Work required: Write out the complete material exactly as it stands.

— begin —

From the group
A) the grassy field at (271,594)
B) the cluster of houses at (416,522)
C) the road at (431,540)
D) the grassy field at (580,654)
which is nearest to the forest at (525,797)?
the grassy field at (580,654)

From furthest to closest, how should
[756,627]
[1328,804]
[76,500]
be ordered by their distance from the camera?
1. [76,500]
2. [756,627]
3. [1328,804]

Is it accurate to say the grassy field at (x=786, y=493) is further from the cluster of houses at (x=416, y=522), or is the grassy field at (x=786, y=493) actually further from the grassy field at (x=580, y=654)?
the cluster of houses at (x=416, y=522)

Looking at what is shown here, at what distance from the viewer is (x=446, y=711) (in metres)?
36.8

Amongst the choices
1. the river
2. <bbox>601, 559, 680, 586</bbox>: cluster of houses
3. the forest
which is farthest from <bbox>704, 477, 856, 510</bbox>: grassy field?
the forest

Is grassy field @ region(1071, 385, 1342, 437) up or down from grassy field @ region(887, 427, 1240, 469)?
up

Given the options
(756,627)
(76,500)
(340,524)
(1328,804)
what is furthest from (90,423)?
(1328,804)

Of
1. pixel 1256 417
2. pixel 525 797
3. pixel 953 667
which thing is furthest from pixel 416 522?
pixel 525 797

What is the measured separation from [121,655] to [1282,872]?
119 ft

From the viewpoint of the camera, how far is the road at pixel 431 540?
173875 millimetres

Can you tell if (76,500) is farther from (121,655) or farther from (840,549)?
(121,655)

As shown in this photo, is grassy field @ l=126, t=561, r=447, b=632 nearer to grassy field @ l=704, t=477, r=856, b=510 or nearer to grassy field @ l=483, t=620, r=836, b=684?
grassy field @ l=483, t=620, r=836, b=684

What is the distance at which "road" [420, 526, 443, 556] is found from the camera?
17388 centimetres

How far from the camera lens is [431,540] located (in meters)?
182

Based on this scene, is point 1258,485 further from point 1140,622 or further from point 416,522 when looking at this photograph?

— end —

Result of the exercise:
From the group
A) the grassy field at (271,594)
B) the cluster of houses at (416,522)
C) the road at (431,540)
D) the grassy field at (580,654)
which is nearest to the forest at (525,797)?
the grassy field at (580,654)

From furthest to closest, how should
[756,627]
[1328,804]
[76,500]
be ordered by their distance from the camera?
1. [76,500]
2. [756,627]
3. [1328,804]

Is it accurate to say the grassy field at (x=786, y=493) is further from the cluster of houses at (x=416, y=522), or is the grassy field at (x=786, y=493) actually further from the grassy field at (x=580, y=654)?
the cluster of houses at (x=416, y=522)

Looking at what is shown here, at what distance from the viewer is (x=446, y=711) (in metres)?
36.8

Amongst the choices
1. the river
2. <bbox>601, 559, 680, 586</bbox>: cluster of houses
3. the forest
which is farthest from <bbox>704, 477, 856, 510</bbox>: grassy field?
the forest

Is grassy field @ region(1071, 385, 1342, 437) up or down from grassy field @ region(887, 427, 1240, 469)?
up

Given the options
(756,627)
(76,500)
(340,524)
(1328,804)
what is furthest from (90,423)?
(1328,804)

Of
1. pixel 1256 417
2. pixel 525 797
3. pixel 953 667
which thing is furthest from pixel 416 522?
pixel 525 797

What is the measured separation from [121,655] to [1282,872]?
119 ft

From the viewpoint of the camera, how far is the road at pixel 431 540?
173875 millimetres

Can you tell if (76,500) is farther from (121,655) or farther from (840,549)?
(121,655)

As shown in this photo, is grassy field @ l=126, t=561, r=447, b=632 nearer to grassy field @ l=704, t=477, r=856, b=510 or nearer to grassy field @ l=483, t=620, r=836, b=684?
grassy field @ l=483, t=620, r=836, b=684

What is the distance at which "road" [420, 526, 443, 556] is found from the camera?
17388 centimetres

How far from the camera lens is [431,540] located (in meters)?
182

Based on this scene, is point 1258,485 further from point 1140,622 or further from point 416,522 when looking at this photograph?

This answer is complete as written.